Coaching
Behavior Management Coaching: Helping Parents to Step in
For parents of children with behavior disorders, coaching is key.
Posted December 13, 2010
"You are so pathetic," yelled the teenaged son to his mother outside the shopping mall, within earshot of dozens of strangers. "I can't stand walking around in public with you."
This boy then let loose with a sailor's string of vulgarity and verbal abuse on his mom. "You're ridiculous!" screamed the boy. "I hate you."
For parents of children and teens with emotional and behavioral special needs, such situations are all too real. "He seems to pick the worst times to do this to me," says the mother. "In the car, out at the grocery store -- He knows when I have the least control," she continues. "I can't do enough for him. I can't fill up the hole inside. I'm always failing and falling short."
As a psychologist working with parents of children with emotional and behavioral special needs, I watch the looks of helplessness clouding their faces. They've been through enough berating and public lashings with their kids that now all they can do is shake their heads weakly. "I've tried every therapy and therapist under the sun. I've pumped a pharmacy of meds into my kid. Nothing works. I should just give up."
I view myself as more of a coach than a therapist. Coaches help those in their charge hang in and face adversity. That's just what these parents need most. More than mere information, these parents need "muscle memory." They need to know how to do what will actually help their child.

§ **Stored items**:
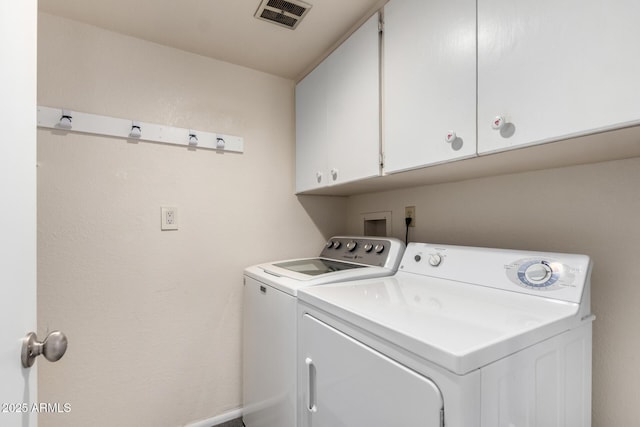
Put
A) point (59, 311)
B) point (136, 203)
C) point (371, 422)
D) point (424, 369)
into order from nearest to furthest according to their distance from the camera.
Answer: point (424, 369)
point (371, 422)
point (59, 311)
point (136, 203)

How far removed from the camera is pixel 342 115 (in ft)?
4.86

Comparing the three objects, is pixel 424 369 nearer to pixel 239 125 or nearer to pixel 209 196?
pixel 209 196

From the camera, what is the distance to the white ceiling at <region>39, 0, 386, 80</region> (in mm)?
1324

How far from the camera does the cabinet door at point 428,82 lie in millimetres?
938

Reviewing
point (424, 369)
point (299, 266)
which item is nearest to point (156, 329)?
point (299, 266)

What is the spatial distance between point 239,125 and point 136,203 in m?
0.75

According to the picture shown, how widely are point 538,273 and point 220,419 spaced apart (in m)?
1.85

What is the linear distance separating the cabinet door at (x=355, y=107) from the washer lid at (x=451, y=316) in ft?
1.82

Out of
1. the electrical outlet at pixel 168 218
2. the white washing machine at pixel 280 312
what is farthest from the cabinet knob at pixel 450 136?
the electrical outlet at pixel 168 218

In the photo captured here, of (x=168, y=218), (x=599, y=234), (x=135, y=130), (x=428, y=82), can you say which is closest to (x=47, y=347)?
(x=168, y=218)

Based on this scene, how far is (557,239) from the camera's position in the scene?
108cm

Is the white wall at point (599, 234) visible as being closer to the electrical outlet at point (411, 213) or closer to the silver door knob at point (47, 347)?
the electrical outlet at point (411, 213)

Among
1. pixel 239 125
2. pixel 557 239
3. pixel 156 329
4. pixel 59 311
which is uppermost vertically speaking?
pixel 239 125

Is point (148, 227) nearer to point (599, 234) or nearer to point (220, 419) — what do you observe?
point (220, 419)
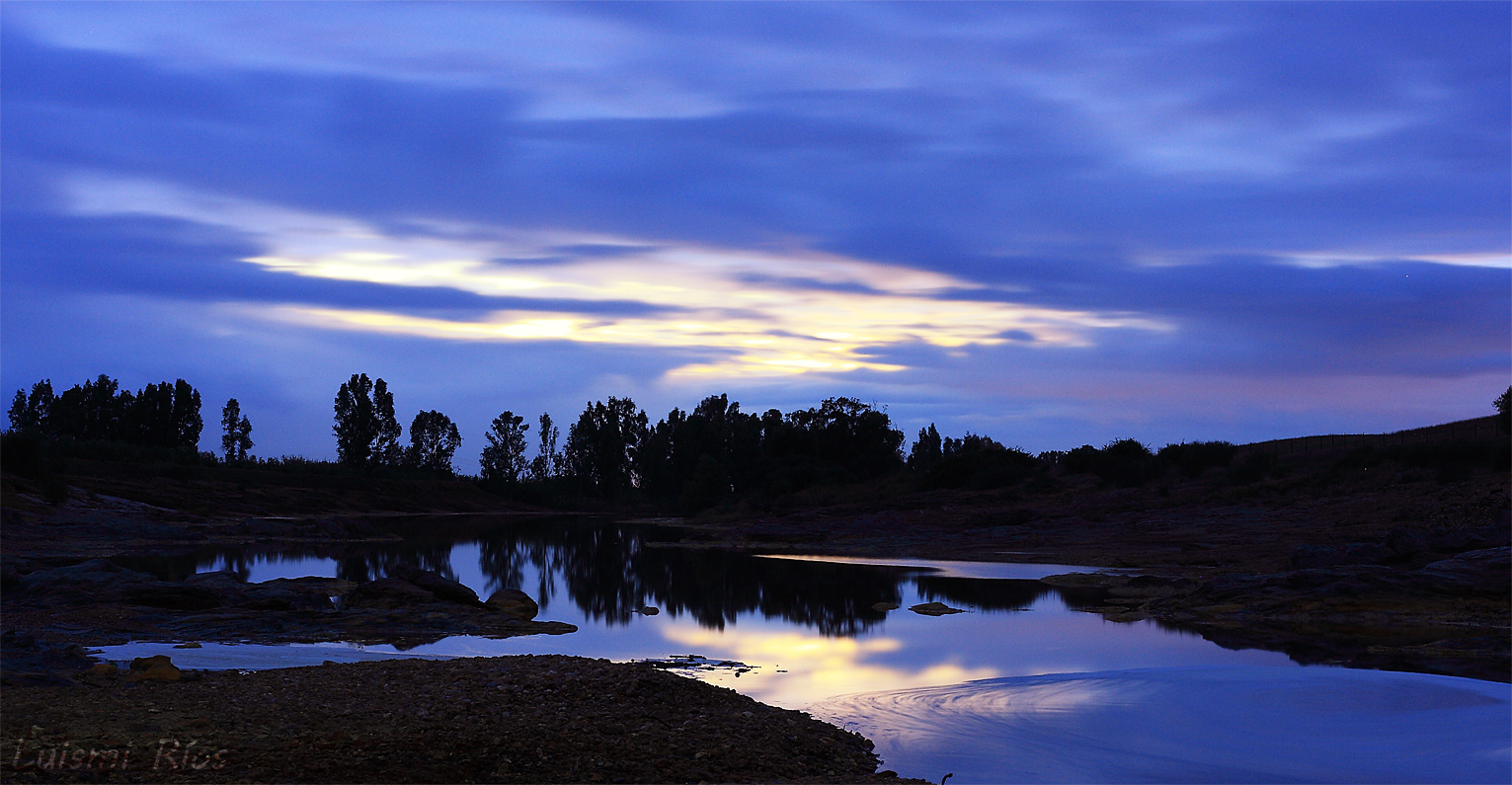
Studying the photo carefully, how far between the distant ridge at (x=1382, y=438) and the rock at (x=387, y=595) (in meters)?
54.5

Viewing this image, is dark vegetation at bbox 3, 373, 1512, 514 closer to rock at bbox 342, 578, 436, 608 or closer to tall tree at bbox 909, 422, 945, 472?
tall tree at bbox 909, 422, 945, 472

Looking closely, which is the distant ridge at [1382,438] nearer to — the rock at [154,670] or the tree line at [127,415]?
the rock at [154,670]

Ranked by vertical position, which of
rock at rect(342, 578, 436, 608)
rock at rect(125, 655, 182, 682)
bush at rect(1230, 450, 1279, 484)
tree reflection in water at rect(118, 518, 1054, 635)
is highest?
bush at rect(1230, 450, 1279, 484)

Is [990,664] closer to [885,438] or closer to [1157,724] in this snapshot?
[1157,724]

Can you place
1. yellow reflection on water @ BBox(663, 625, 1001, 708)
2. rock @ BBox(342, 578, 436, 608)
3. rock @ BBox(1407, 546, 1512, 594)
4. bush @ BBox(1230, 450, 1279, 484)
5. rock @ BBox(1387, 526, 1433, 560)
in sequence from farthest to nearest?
bush @ BBox(1230, 450, 1279, 484), rock @ BBox(1387, 526, 1433, 560), rock @ BBox(342, 578, 436, 608), rock @ BBox(1407, 546, 1512, 594), yellow reflection on water @ BBox(663, 625, 1001, 708)

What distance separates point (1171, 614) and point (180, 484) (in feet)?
234

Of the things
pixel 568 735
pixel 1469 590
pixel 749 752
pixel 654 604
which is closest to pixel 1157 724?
pixel 749 752

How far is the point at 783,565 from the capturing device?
140 feet

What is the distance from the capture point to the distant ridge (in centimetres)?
6047

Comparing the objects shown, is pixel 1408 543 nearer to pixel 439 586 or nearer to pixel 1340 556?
pixel 1340 556

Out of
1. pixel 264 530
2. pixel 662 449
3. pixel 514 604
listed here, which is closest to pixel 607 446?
pixel 662 449

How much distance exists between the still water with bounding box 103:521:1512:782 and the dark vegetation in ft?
98.5

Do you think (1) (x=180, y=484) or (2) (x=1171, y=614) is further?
(1) (x=180, y=484)

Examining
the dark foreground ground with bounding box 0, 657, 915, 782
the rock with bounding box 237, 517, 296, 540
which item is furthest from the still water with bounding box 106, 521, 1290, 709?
the rock with bounding box 237, 517, 296, 540
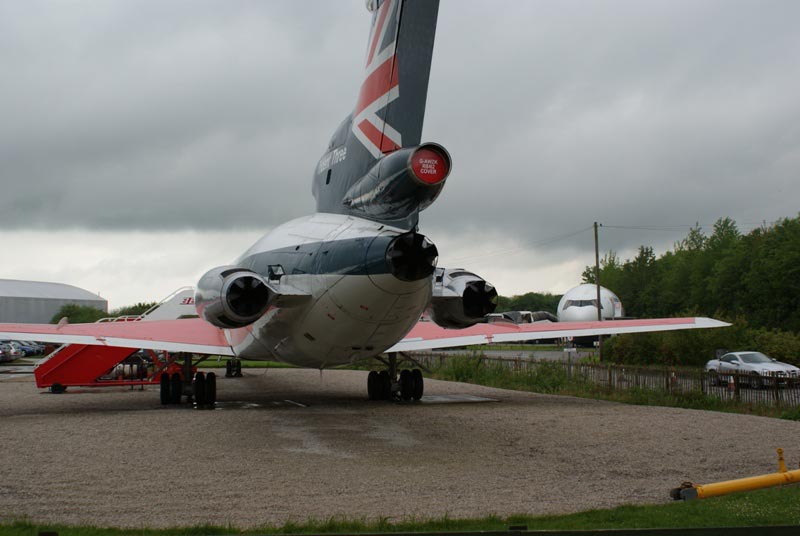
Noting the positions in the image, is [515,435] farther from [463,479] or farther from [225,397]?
[225,397]

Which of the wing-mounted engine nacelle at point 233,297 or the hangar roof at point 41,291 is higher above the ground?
the hangar roof at point 41,291

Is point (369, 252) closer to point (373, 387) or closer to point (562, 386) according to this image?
point (373, 387)

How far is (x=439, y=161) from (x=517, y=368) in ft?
60.0

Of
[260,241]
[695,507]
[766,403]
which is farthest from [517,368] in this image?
[695,507]

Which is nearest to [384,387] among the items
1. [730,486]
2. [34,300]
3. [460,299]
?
[460,299]

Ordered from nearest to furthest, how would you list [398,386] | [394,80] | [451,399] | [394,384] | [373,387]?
[394,80]
[398,386]
[394,384]
[373,387]
[451,399]

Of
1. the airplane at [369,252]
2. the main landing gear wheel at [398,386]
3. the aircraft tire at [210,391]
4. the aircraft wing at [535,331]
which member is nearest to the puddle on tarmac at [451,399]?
the main landing gear wheel at [398,386]

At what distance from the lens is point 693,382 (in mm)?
19828

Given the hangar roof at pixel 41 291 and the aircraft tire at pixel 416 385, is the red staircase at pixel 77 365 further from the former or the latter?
the hangar roof at pixel 41 291

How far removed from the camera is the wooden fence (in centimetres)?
1803

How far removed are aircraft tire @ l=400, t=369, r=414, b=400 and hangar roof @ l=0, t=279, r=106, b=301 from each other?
3254 inches

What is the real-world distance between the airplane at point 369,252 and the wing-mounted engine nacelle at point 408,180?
0.06 feet

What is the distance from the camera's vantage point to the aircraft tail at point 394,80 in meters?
12.6

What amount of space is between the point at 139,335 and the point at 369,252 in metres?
8.95
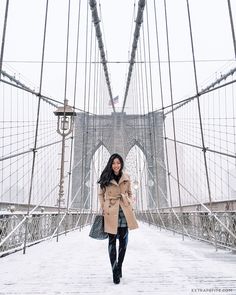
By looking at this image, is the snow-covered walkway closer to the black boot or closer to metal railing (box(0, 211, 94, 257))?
the black boot

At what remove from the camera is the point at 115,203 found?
257 centimetres

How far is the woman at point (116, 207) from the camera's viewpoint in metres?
2.53

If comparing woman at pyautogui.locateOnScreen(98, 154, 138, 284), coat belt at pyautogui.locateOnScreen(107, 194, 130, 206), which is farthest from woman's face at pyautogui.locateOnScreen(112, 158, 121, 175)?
coat belt at pyautogui.locateOnScreen(107, 194, 130, 206)

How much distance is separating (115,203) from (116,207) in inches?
1.3

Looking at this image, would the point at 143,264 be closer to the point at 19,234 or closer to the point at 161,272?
the point at 161,272

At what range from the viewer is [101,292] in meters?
2.15

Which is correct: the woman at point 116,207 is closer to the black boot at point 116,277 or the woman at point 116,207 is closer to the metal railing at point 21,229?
the black boot at point 116,277

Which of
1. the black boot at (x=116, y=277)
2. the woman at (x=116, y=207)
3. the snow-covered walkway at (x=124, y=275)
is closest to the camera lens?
the snow-covered walkway at (x=124, y=275)

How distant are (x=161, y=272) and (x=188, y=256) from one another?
1115 mm

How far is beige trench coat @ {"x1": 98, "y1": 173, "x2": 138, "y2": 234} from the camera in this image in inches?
99.5

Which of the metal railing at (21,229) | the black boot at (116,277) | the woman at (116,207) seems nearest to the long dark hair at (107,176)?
the woman at (116,207)

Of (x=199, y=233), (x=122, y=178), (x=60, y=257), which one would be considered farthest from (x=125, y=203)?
(x=199, y=233)

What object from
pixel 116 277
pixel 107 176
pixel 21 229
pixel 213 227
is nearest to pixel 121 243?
pixel 116 277

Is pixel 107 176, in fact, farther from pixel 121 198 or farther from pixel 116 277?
pixel 116 277
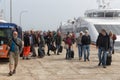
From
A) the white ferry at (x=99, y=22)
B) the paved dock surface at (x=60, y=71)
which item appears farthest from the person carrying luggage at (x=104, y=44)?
the white ferry at (x=99, y=22)

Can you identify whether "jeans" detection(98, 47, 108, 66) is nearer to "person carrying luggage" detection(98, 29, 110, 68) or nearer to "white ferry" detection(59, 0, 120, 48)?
"person carrying luggage" detection(98, 29, 110, 68)

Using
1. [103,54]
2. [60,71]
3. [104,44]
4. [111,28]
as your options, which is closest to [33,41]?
[103,54]

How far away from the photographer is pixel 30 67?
18.7 m

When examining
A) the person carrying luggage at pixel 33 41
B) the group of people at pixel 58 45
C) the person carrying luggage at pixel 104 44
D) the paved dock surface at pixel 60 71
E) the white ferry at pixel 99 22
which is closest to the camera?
the paved dock surface at pixel 60 71

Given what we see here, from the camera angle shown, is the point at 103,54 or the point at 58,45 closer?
the point at 103,54

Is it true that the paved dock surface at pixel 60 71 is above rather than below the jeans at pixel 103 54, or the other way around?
below

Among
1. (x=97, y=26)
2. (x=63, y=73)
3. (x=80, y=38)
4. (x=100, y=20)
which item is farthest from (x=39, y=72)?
(x=100, y=20)

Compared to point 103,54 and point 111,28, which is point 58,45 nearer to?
point 103,54

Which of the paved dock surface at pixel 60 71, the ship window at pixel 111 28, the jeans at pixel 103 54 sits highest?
the jeans at pixel 103 54

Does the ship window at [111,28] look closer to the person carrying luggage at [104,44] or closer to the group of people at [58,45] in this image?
the group of people at [58,45]

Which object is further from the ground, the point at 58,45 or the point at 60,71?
the point at 60,71

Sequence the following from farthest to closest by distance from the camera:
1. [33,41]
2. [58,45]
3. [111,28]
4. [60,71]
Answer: [111,28]
[58,45]
[33,41]
[60,71]

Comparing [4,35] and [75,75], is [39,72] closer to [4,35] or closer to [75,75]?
[75,75]

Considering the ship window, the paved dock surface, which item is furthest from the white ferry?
the paved dock surface
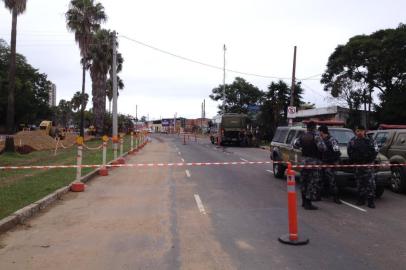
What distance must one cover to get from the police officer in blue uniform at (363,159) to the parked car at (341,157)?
599 millimetres

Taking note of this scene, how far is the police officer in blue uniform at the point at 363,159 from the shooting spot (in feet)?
35.2

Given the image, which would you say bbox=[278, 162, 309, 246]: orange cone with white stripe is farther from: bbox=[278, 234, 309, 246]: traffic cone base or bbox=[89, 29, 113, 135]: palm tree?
bbox=[89, 29, 113, 135]: palm tree

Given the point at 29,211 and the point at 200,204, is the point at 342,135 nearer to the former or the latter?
the point at 200,204

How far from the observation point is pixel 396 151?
13.0 m

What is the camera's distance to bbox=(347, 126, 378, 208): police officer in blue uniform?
1073cm

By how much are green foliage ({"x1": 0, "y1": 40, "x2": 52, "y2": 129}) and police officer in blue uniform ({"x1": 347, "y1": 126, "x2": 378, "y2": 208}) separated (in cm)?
6326

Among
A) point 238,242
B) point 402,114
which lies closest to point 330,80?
point 402,114

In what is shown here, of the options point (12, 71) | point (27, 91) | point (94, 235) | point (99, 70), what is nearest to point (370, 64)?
point (99, 70)

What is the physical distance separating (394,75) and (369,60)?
8.53 ft

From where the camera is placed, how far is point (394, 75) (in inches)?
1703

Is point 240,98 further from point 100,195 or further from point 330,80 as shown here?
point 100,195

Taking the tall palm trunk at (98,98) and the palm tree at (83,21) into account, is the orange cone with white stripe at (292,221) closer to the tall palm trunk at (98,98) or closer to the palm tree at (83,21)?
the palm tree at (83,21)

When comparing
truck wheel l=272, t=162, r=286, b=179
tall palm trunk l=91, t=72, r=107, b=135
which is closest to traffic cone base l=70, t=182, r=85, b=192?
truck wheel l=272, t=162, r=286, b=179

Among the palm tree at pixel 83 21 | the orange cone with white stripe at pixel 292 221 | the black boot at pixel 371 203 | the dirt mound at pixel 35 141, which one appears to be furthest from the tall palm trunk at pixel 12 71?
the orange cone with white stripe at pixel 292 221
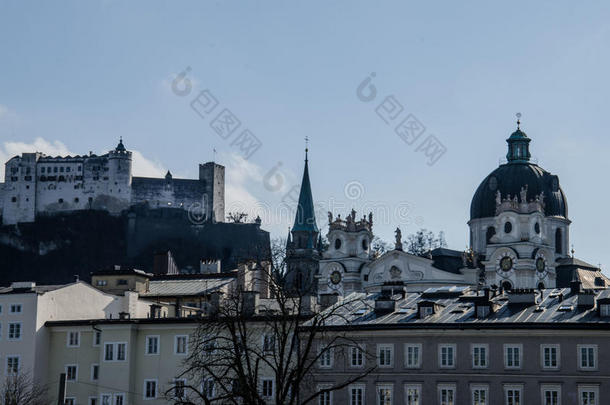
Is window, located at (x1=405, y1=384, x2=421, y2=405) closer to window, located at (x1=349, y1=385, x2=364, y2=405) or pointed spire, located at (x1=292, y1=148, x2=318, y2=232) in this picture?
window, located at (x1=349, y1=385, x2=364, y2=405)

§ **Your goal**: Carry on writing the article on behavior management coaching for parents, picking up right after its final sentence. This material comes from a separate source.

§ **Response area**:
In talking to parents, I sometimes like to step outside the realm of kids behaving badly and talk about animals. I ask parents if they've ever watched the National Geographic Channel show, "The Dog Whisperer," and many say they have. In the show, the "whisperer" -- an animal expert named Cesar Millan, trots the globe teaching dog owners how to reign in bad pooch behavior. I tell parents that I'm not suggesting that their kids are animals -- they are indeed kids, with uniquely human needs. Some principles about change are universal, however. Whether we're talking about an aggressive chiuahua or an out-of-control child, both need a strong, attuned presence from their caregivers. And parents seem to resonate to this. Instead of being offended at the analogy, they tend to agree that with dogs, it is so crucial how the owner carries themselves. It helps them see that they too need to take a look at their "presence" with their kids. Instead of expecting their child to "snap out of it," or "just realize that what they're doing is wrong," they see that they need to shift themselves first -- that they are the real coach. They have to coach their kids in how to better manage themselves.
And there's no higher calling for a parent.
One of the more notable strategies in the coaching curriculum is called "active ignoring." In this approach, parents are taught to identify a disruptive action their child exhibits that is provocative in nature -- one that is clearly focused on hitting parental "buttons" and generating a reaction. Many of the kids I work with are professional button pushers. They know their parents hate embarrassment, rejection, threats of safety, and loss of both face and financial wellness. "I hate you . . . I want a new mom . . . I wish I was never born . . . You suck as a dad . . . Yeah, I broke the stereo, who cares? . . . I don't care if the whole world is looking" -- and let's not forget the incessant whining and crying. "Mom, you don't love me!" And they say and do these things because -- simply put -- it works. Eventually they get a reaction, and sometimes even a negative reaction is ample reward. A tug-of-war commences between parent and child, often with the child getting their way (or at least a delay in their homework, the trash-taking, or whatever it is they don't want).
For parents who hang in, who make the commitment to change themselves as much as they are trying to change their kids, significant progress is possible. Coaching works, but in my experience, only with this commitment and the follow-through it generates. It's the "three C's" of effective coaching: caring, commitment, and consistency.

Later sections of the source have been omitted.